On a l'impression que cet hiver et ces fantômes ont été cueillis, mais perçoit aussi que l'ensemble de la maison a peut-être envie de baigner sa promesse de sang dans les larmes d’anciennes victoires. Cela rappelle beaucoup de choses et rien à la fois. Les références sont obscurcies, elles jouent ailleurs, comme dans un livre de George Bataille. Il n'y a rien de solide ici, où tout est reflet, salle de miroirs blancs. Les murs délimitent une maison de parpaings blanchis, les sols amortissent les pas des enfants, et une extraordinaire para-graphie illumine un océan de brise qui souffle partout.
En ce qui concerne le titre et la conception du livre, la palette utilisée par Moseid oscille entre les blancs fantomatiques et un soupçon de rouge. Des rouges incroyablement discrets avec une douce teinte rosée crémeuse du dessin qui ramène sans cesse aux textures des fruits. Bien sûr, les références au sang et au lait sont également analogues à ce schéma de couleurs. En cela, il y a aussi une référence à quelque chose qui ressemble aux couleurs primaires des hôpitaux ou à la palette théâtrale des Actionnistes de Vienne, bien que celle-ci soit dépouillée et mise à nu pour révéler un cadre conceptuel minimal.
Tout au long du livre, on trouve des fragments de corps qui se dérobent à la lueur de la caméra. Leur image ou leur personnalité sont obscurcies par un cadrage serré ou un acte implicite de détournement de la caméra. Cela ajoute à l'effet fantomatique et rappelle aussi étrangement de The Kingdom de Lars von Trier. Peut-être que la fonte de personnages fugaces et l'impulsion étrange qui sous-tend l'aspect post-mortem de son imagerie projette une étrange nuance de rigidité cadavérique dans sa forme glacée.
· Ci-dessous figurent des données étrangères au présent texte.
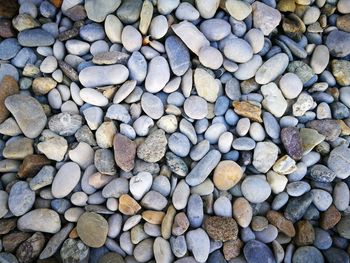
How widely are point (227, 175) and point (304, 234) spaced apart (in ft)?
0.70

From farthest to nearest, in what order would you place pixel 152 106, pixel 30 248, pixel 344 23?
pixel 344 23 < pixel 152 106 < pixel 30 248

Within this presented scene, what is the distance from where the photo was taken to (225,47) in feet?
3.22

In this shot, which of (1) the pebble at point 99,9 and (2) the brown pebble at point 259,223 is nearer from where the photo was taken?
(2) the brown pebble at point 259,223

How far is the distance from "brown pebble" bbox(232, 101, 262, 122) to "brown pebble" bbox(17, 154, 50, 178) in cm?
48

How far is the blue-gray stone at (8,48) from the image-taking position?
3.24 ft

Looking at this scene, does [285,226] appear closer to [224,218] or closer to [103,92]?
[224,218]

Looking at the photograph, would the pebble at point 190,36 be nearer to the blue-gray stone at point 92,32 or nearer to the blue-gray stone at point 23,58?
the blue-gray stone at point 92,32

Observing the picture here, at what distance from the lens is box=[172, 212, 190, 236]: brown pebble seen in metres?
0.85

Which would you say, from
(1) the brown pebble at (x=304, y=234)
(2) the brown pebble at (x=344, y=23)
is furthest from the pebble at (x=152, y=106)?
(2) the brown pebble at (x=344, y=23)

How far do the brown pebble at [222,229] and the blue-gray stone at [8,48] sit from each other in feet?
2.12

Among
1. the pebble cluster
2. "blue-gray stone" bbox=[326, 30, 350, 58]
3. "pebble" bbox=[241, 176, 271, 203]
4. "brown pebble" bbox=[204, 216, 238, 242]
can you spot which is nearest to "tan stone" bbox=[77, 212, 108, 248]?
the pebble cluster

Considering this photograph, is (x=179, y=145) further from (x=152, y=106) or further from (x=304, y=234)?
(x=304, y=234)

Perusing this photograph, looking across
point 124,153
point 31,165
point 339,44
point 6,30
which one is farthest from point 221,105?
point 6,30

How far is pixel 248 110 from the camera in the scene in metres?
0.94
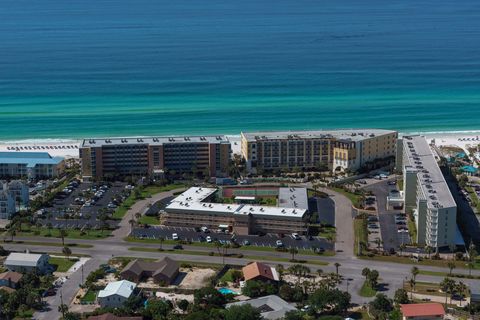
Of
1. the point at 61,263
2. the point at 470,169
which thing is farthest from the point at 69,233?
the point at 470,169

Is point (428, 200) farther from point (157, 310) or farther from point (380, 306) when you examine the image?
point (157, 310)

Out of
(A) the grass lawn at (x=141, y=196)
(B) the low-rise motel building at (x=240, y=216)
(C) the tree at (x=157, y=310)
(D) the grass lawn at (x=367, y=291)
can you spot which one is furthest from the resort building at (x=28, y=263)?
(D) the grass lawn at (x=367, y=291)

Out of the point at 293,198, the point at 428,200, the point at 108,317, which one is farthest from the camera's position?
the point at 293,198

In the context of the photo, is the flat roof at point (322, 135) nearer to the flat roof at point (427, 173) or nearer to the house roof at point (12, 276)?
the flat roof at point (427, 173)

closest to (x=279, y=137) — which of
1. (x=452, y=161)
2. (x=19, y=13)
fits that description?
(x=452, y=161)

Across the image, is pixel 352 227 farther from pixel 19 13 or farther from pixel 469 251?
pixel 19 13

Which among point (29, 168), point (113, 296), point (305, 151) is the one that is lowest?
point (113, 296)

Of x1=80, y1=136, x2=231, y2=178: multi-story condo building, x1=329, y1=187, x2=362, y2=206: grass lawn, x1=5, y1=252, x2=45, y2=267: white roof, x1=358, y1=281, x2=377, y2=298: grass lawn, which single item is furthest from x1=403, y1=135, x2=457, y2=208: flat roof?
x1=5, y1=252, x2=45, y2=267: white roof
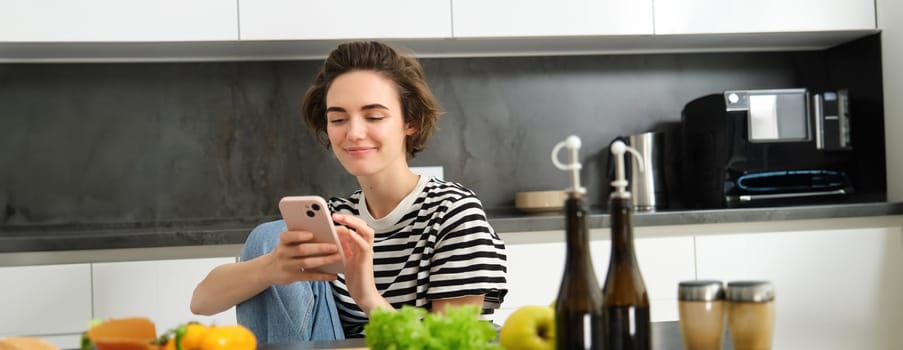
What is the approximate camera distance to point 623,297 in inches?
35.2

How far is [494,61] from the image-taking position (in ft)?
10.8

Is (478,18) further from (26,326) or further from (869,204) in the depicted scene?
(26,326)

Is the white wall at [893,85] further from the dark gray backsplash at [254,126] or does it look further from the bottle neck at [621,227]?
the bottle neck at [621,227]

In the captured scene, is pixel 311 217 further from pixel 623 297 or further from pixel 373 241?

Le livre de Moseid est très accompli pour un premier envoi. Il semble passif à première vue et, à mesure que l'on avance dans sa matière, au fil de plusieurs lectures, le sentiment de contre-nature et d'étrangeté devient de plus en plus palpable. Si elle n'est pas spectrale ou médicale, il y a peut-être quelque chose qui ressemble plus à un profond sommeil dans sa capacité à enregistrer l'étrange. Il fait froid et glacial, et pourtant les portraits et les restes éphémères de la fête d'anniversaire donnent le sentiment que les fantômes que l'on trouve dans Plucked sont personnels.
Quelques images à la fin du livre suggèrent le réveil d'un long sommeil, la fin d’une hibernation en quelque sorte, qui permet de comprendre soit la présence de l'auteur, soit le rêve éveillé, soit le passage de l'hiver. C'est une façon astucieuse d'enlever certaines des qualités glaciales du livre pour en faire quelque chose de plus empathique envers le lecteur.
Ce livre semble être un de ces titres qui mettront un certain temps à infuser et trouver un public, mais avec le temps, il sera potentiellement considéré comme un classique. Il s'agit d'un travail réfléchi et superbement édité, dont la réalisation a duré dix ans, et la patience nécessaire à son élaboration doit être considérée comme exemplaire pour un premier livre. Chaudement recommandé.